What other lessons can you take from the SPIKE1 trial into future trials?
The regulatory authority MHRA, research ethics committee (REC) and Health Research Authority (HRA) all provided a streamlined CTA application process because of the urgency in finding treatments to manage the Covid-19 pandemic. Following the expedited review process established by the MHRA we were able to achieve CTA approval within two weeks of submission and in less than two months from initiating work on the project, which is a fraction of the time required in normal circumstances.
Virtual meetings, including the REC meeting and the site initiation visit, worked extremely well. It is certainly something we would like to see happen more often. I think the use of online applications for patients wishing to be considered for trial participation is something we haven’t yet taken full advantage of in our oncology trials, but the ambition to use an app for collection of data in SPIKE1 is an approach we want to use. Use of video conferencing with patients and clinicians during the pandemic has proven very effective and it is something that we would like to explore and take advantage of in future clinical trials.
Given the impact on cancer care due to Covid-19, why did CRUK choose to use some of their resources on a drug focused on helping to ease the impact of COVID-19?

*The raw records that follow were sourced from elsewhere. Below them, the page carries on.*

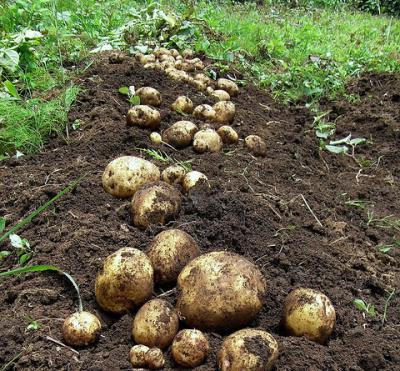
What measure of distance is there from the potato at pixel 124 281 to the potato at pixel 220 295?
0.60 feet

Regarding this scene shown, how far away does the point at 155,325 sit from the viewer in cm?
225

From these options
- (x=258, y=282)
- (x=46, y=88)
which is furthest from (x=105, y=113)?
(x=258, y=282)

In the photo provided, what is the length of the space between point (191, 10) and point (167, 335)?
546cm

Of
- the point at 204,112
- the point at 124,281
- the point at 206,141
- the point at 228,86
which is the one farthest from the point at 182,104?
the point at 124,281

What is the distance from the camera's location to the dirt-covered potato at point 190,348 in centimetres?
217

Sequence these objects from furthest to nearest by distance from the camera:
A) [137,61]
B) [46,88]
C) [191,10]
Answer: [191,10], [137,61], [46,88]

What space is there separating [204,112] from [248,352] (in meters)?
2.78

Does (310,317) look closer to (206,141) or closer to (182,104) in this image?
(206,141)

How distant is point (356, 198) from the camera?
4.01 meters

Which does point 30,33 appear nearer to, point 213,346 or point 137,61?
point 137,61

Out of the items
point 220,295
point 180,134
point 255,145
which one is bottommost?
point 255,145

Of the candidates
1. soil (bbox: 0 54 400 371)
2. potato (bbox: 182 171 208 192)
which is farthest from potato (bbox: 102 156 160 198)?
potato (bbox: 182 171 208 192)

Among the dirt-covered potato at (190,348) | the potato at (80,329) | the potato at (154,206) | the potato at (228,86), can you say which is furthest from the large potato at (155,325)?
the potato at (228,86)

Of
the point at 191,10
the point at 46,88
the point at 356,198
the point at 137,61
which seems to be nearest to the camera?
the point at 356,198
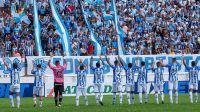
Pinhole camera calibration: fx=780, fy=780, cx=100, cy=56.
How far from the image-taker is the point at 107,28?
57938mm

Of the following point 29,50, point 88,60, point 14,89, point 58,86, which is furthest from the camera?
point 88,60

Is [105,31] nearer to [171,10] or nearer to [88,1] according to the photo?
[88,1]

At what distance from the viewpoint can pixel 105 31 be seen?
2259 inches

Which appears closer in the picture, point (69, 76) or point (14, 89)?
point (14, 89)

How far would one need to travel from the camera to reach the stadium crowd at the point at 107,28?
179 feet

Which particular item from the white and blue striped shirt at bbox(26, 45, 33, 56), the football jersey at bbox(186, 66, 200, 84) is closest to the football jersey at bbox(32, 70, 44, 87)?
the football jersey at bbox(186, 66, 200, 84)

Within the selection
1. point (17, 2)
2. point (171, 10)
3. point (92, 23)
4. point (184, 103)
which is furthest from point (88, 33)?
point (184, 103)

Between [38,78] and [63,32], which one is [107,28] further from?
[38,78]

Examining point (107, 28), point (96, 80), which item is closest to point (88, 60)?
point (107, 28)

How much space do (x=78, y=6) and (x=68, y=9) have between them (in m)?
1.22

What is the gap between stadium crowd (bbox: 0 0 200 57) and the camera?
54.5m

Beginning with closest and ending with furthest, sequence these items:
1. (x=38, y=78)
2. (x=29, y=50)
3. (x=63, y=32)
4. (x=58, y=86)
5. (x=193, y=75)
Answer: (x=58, y=86), (x=38, y=78), (x=193, y=75), (x=63, y=32), (x=29, y=50)

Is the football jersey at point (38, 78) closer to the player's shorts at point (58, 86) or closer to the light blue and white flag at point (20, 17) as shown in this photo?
the player's shorts at point (58, 86)

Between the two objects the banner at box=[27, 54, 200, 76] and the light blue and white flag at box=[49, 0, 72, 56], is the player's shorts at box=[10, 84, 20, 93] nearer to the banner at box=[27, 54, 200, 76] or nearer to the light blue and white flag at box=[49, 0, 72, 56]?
the banner at box=[27, 54, 200, 76]
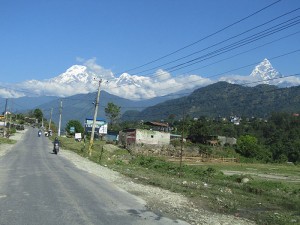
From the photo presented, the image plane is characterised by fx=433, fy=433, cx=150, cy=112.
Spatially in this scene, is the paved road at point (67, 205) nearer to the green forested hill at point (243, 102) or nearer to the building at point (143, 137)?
the building at point (143, 137)

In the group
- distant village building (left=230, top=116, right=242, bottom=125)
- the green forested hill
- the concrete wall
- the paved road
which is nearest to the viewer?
the paved road

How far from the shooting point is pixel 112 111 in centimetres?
13525

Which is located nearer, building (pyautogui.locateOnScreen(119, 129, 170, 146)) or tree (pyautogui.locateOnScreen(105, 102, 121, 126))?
building (pyautogui.locateOnScreen(119, 129, 170, 146))

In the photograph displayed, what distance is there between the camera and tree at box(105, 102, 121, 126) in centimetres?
13488

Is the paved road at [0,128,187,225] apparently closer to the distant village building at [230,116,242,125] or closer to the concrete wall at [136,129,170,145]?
the concrete wall at [136,129,170,145]

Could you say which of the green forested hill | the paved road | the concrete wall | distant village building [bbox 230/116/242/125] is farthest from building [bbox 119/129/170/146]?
the paved road

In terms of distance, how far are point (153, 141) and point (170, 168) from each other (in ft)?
183

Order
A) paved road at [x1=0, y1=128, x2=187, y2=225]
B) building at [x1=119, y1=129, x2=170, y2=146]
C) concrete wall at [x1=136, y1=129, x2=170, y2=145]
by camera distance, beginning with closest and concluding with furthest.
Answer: paved road at [x1=0, y1=128, x2=187, y2=225], building at [x1=119, y1=129, x2=170, y2=146], concrete wall at [x1=136, y1=129, x2=170, y2=145]

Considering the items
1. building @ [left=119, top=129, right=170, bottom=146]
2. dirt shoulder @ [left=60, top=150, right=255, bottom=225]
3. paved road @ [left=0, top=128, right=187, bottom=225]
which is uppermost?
building @ [left=119, top=129, right=170, bottom=146]

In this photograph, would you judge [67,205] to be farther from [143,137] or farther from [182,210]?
[143,137]

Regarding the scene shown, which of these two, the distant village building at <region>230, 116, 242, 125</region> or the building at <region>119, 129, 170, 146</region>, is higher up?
the distant village building at <region>230, 116, 242, 125</region>

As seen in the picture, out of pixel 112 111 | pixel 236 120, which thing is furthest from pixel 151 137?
pixel 236 120

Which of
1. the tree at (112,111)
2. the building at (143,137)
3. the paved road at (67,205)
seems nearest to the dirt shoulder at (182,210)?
the paved road at (67,205)

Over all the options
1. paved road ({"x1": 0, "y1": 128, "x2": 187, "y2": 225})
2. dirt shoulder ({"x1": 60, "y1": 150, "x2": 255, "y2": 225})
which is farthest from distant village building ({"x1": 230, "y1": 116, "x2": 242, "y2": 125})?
paved road ({"x1": 0, "y1": 128, "x2": 187, "y2": 225})
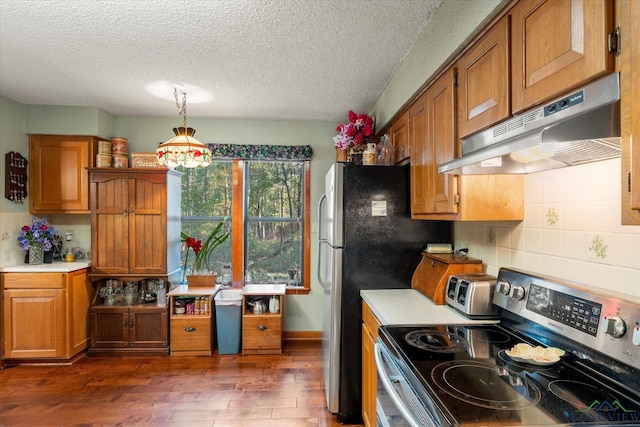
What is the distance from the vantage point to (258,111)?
3.55 metres

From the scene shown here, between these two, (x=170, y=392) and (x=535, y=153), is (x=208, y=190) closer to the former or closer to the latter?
(x=170, y=392)

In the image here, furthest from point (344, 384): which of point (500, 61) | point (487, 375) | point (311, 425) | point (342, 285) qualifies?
point (500, 61)

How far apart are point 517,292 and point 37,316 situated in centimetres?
374

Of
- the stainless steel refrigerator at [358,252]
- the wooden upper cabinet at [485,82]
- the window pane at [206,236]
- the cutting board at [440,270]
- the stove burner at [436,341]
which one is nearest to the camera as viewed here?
the wooden upper cabinet at [485,82]

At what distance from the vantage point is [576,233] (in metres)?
1.36

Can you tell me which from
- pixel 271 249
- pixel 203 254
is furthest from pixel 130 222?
pixel 271 249

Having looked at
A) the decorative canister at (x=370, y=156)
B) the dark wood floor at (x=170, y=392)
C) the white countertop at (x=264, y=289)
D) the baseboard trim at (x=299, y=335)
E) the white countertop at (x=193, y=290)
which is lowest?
the dark wood floor at (x=170, y=392)

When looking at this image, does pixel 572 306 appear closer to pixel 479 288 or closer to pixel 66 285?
pixel 479 288

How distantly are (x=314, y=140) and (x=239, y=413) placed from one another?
105 inches

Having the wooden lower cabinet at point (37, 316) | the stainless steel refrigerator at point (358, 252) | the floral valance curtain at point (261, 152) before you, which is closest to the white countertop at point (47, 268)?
the wooden lower cabinet at point (37, 316)

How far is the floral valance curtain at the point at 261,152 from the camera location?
3740mm

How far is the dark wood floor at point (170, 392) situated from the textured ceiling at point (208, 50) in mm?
2400

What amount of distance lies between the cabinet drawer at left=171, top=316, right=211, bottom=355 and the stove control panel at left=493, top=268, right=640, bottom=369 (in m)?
2.69

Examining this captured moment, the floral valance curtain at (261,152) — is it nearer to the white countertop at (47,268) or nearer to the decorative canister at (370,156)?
the decorative canister at (370,156)
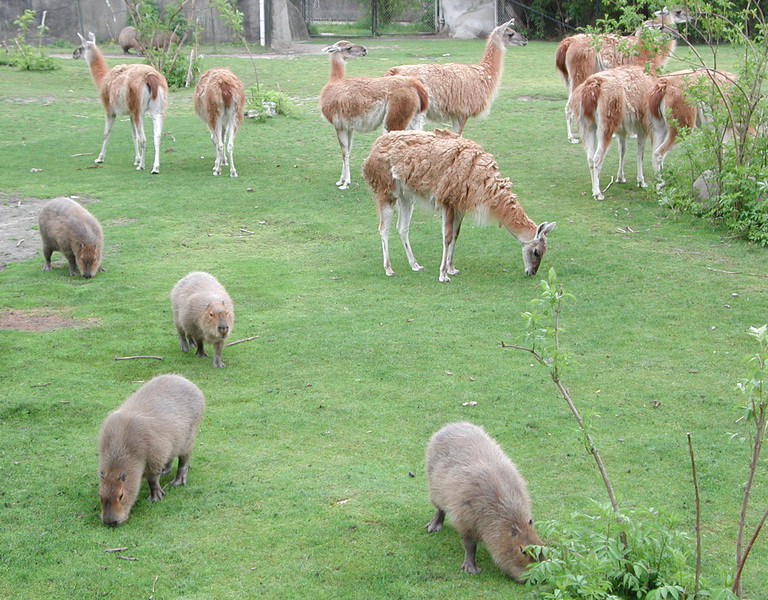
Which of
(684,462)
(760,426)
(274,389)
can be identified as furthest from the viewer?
(274,389)

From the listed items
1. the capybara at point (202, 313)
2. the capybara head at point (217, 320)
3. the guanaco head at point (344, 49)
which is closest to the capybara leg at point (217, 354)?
the capybara at point (202, 313)

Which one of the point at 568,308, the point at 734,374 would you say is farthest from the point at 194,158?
the point at 734,374

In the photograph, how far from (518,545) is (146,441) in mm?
2210

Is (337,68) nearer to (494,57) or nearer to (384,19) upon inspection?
(494,57)

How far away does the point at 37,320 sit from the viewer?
8.12m

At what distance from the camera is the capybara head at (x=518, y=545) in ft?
13.8

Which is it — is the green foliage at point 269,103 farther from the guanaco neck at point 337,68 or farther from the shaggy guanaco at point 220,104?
the guanaco neck at point 337,68

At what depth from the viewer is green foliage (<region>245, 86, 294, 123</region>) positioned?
59.6 feet

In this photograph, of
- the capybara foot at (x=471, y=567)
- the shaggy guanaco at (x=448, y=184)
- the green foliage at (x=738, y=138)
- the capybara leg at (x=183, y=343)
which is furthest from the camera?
the green foliage at (x=738, y=138)

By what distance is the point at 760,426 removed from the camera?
11.8ft

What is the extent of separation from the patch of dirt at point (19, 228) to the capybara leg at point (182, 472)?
555 centimetres

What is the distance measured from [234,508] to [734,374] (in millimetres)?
4197

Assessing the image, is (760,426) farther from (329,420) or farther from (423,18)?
(423,18)

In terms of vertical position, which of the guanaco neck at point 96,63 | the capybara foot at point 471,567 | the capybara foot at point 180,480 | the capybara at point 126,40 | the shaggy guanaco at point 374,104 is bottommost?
the capybara foot at point 180,480
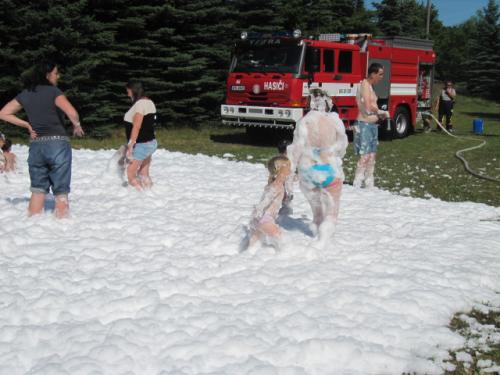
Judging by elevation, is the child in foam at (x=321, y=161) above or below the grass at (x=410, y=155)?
above

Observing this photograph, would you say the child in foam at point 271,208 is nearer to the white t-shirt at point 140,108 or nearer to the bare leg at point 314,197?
the bare leg at point 314,197

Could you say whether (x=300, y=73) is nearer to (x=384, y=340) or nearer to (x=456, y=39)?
(x=384, y=340)

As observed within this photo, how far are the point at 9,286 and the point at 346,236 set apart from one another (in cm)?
377

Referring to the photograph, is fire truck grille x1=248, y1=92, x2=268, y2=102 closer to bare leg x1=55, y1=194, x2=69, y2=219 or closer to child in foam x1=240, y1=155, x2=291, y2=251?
bare leg x1=55, y1=194, x2=69, y2=219

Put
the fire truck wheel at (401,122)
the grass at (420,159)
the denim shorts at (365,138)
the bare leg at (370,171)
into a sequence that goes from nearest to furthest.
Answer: the grass at (420,159)
the denim shorts at (365,138)
the bare leg at (370,171)
the fire truck wheel at (401,122)

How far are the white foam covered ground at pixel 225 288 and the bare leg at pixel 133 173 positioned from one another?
10.1 inches

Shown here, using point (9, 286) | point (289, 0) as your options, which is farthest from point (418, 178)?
point (289, 0)

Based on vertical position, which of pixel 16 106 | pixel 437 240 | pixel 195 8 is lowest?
pixel 437 240

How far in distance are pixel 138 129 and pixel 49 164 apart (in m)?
1.85

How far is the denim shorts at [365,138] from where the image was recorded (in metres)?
9.90

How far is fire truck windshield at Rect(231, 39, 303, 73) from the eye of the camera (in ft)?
51.2

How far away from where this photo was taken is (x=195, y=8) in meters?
19.4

Cancer Research UK is not funding this trial. This trial is fully funded by LifeArc and uses the CDD’s drug development expertise. Very early on in the pandemic the vast majority of cancer trials were put on hold. We quickly realised the huge impact of Covid-19 on all cancer services and the importance of mitigating these effects by developing antiviral treatments and vaccines. Delivering cancer clinical trials remains our priority and our involvement in SPIKE1 hasn’t impacted cancer patients on the CDD’s phase 1 clinical trials. Given the disruption to cancer services we felt that we should use our considerable expertise in clinical trials and drug development to help beat Covid-19 so we can get back to beating cancer sooner. The lessons learned by the CDD can now be applied to speeding up early phase cancer clinical trials, which is hugely important. Cancer Research UK remains committed to our vision to bring forward the day when all cancers are cured.